1935, by Dorothea Lange. A public domain photo from Franklin D. Roosevelt Library. Wikimedia Commons image.

And while finally growing and working free from that terrible moment in history, it was turning to face another one yet to come, World War II:

The burning of the Royal Palace of Warsaw Poland after German invasion, Sept. 17, 1939. A public domain photo from Wikimedia Commons.
I believe the American people of the 1930s saw something of value in the life of their colonial forebears. I believe they saw the dignity of work and industry as a key to the nation's success; I believe they held dear the country's founding ideals of independence and democracy. I believe they were looking for a comforting and familiar foundation from which to face the tribulations of the first half of the 20th Century. My Cape Cod may be modest, common, and populist, but it is also the history of everyman America, the history that held our daily newspapers and Sunday dinners, our baby clothes and family photos and back-yard tomatoes. It's the only kind of history that most of us ever get to live. I'm proud to own a little piece of it.


  1. Very interesting! We have a Cape Cod, too, so I enjoyed reading about the style.

  2. Fascinating! It's such a sweet house that you have - and no, it definitely doesn't look that big!

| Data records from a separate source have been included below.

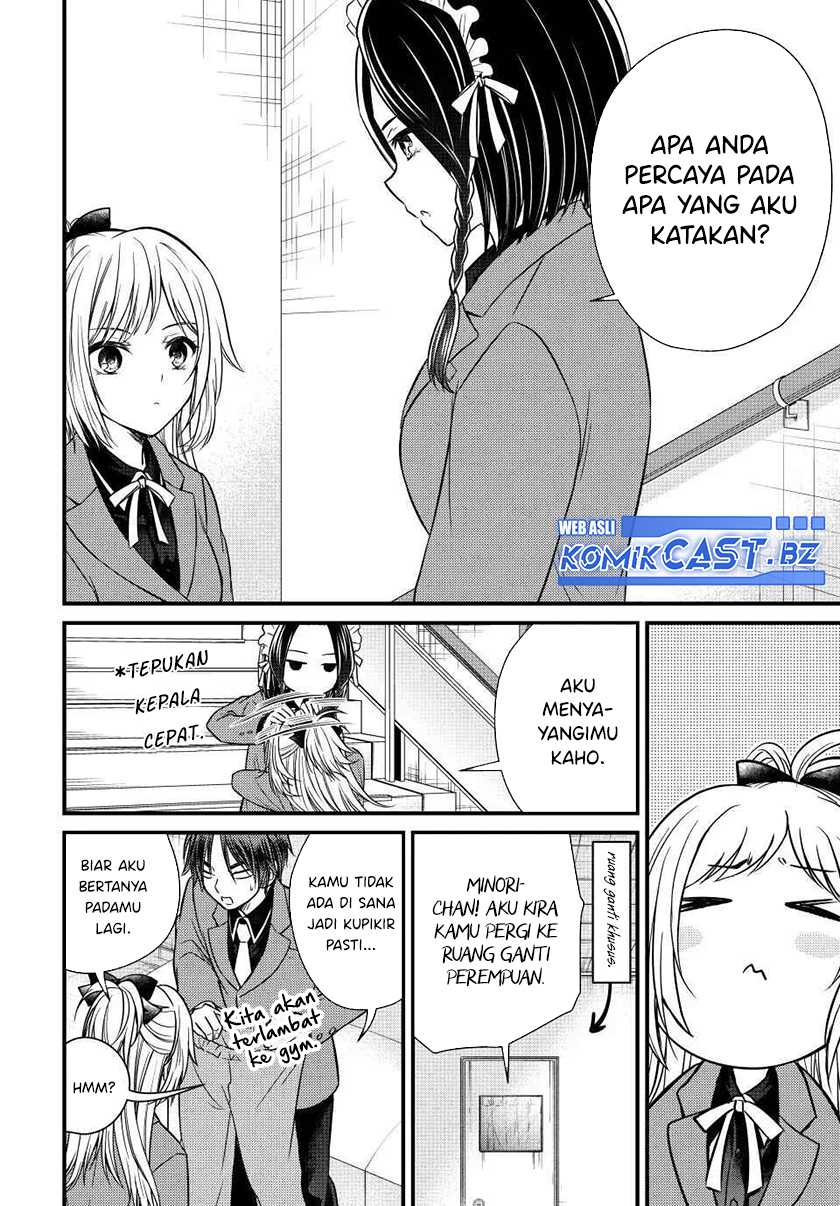 Ojousama no Shimobe Chapter 132 Gambar 15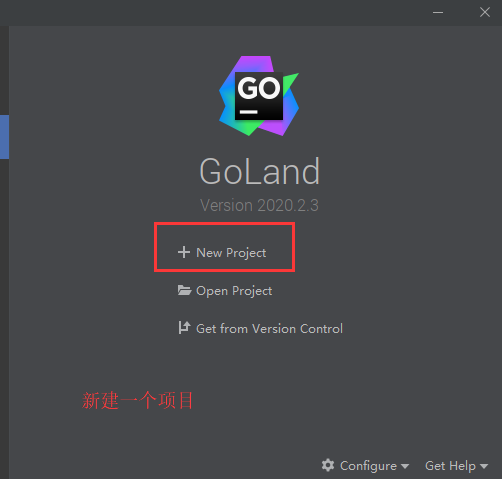 goland2020.2.x永久激活碼破解詳細(xì)教程親測可用(Windows Linux Mac)
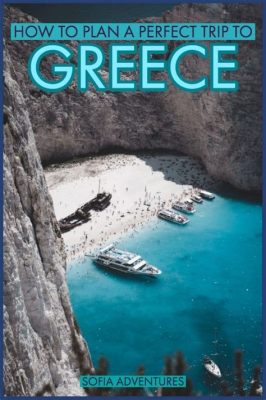 do you need a visa to travel to greece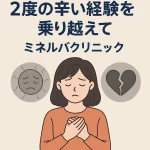2度の辛い経験を乗り越えて｜ミネルバクリニック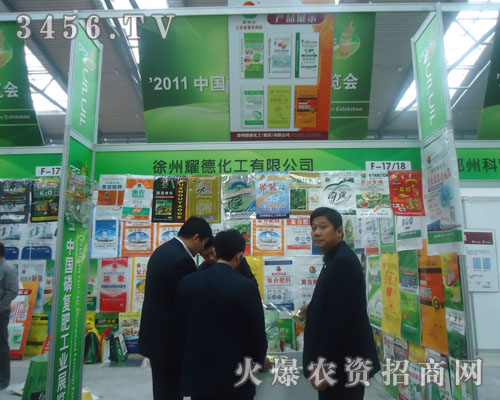 徐州耀德化工(集團(tuán))有限公司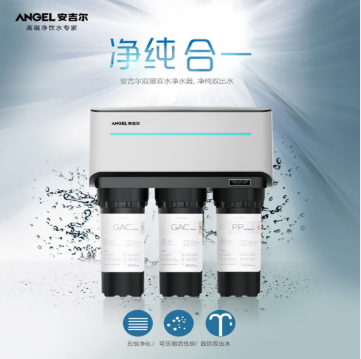 安吉尔厨下净水器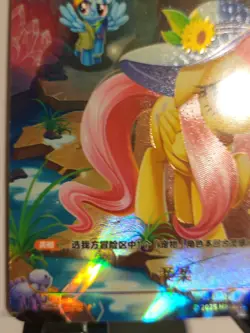 Kayou My little Pony TCG Cards vol.1 BP01-CR02 Fluttershy Mint - Image 3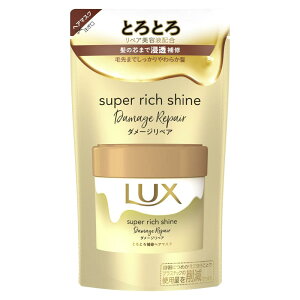 LUX(bNX)X[p[b`VC _[WyA ƂƂCwA}XN lߑւp 180O (x 1)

  3. Thank you for this! I have a Cape Cod home from 1935 and now I finally have a genre, Cape Cod Revival. My neighborhood has homes from the 1930's when the farms disappeared and the streetcar suburb emerged (now sadly minus the streetcar). There is no other house exactly like mine so that I assume that it is not part of a developer. The house next door is a 1930 bungalow while the house on the other side is a 1949 Colonial and to the rear an undersized Cape (no dormers) from 1950. My home does have a concrete basement (new for the time)and the typical central fireplace and chimney. The roof pitch is much steeper that that of Capes from the 50's and later. It does have two doghouse dormers (narrow with built in window seats) with an odd twist that I have yet to see anywhere else, it has a tricornered roof (3 sides) rather than 2 as with a doghouse. Like you I am fascinated with architecture and history. I discovered from the 1940 census, when my house was just 5 years new, was rented to a family for $25 a week! Thank you for sharing

    1. Glad you found it and that my research helped someone else! There's a big love affair going on with mid-century ranches right now, and I think that's great. But there are also tons of little Cape Cods and Tudors from the 30s and 40s that are just as special. Glad you're part of the club.